#### [Tasks to perform]
[1] Write out the part of the passage on game bots from "Some examples of" to "the view blocked." word for word.
[2] In the passage on game bots, how does Omni-bot treat smoke bombs in ET?
Text under study: Begin
The answer to this is somewhat complicated. Since computer controlled opponents cannot perceive a game world in the same way that a human does, by some strict definitions, one might say that a bot must do limited cheating to even function at all, although that is the case in any and every game that one plays against computer controlled opponents. The key is that most A.I. developers have as their primary goal, creating a computer controlled opponent which is fun to play against, and that typically requires artificially restricting what the bot can "know" about the environment, and faking things like reaction times, etc.
Some examples of things that might be considered cheating
- Bots 'see' by doing collision tests with the environment. This means that in order to determine if a bot can 'see' another player, a ray to world collision check is shot from the bots eye to the target. If this ray doesn't collide with anything, such as walls, other players, props, etc, we would consider the object visible. If the ray does hit something we consider the view blocked.
This mechanism is both a strength and a weakness of bot AI. The strength, and the potential for cheat accusations to come about, are often due to the reliance on collision to determine visibility. For example, many games have foliage in their outdoor maps. Grass, bushes, trees, etc. Often these sort of things do not have any kind of collision on them, so they don't obstruct the view of a bot at all. To counter this, some games go through extra efforts to simulate obstruction through foliage. Some bots don't make such compensations, so in maps that contain objects that to humans might be considered cover because they block your view with partially opaque geometry, sometimes the bot is able to see right through them as if they weren't there. This also comes into play with game elements such as flash bangs, smoke grenades, tear gas, or other things that might to a human player be based around altering the rendering of a human players screen. These sort of effects are often faked with bots, in one way or another through much simpler mechanisms. For example, smoke bombs in ET are treated as temporary view occluders to Omni-bot.
Text under study: End
Supplied information: Begin
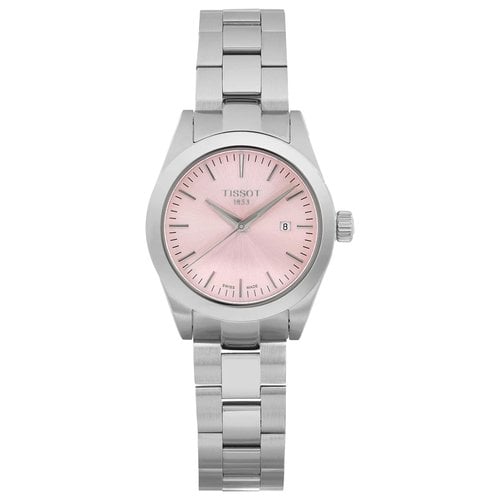 Pre-owned Tissot Watch In Pink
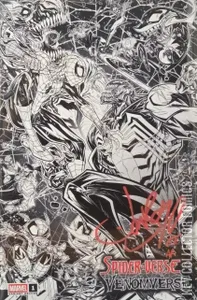 Spider-Verse vs Venomverse #1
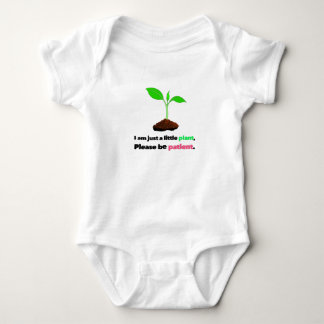 Kleine Plant Romper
Supplied information: End
#### [Task results]
[1]
Some examples of things that might be considered cheating
- Bots 'see' by doing collision tests with the environment. This means that in order to determine if a bot can 'see' another player, a ray to world collision check is shot from the bots eye to the target. If this ray doesn't collide with anything, such as walls, other players, props, etc, we would consider the object visible. If the ray does hit something we consider the view blocked.

[2] As temporary view occluders.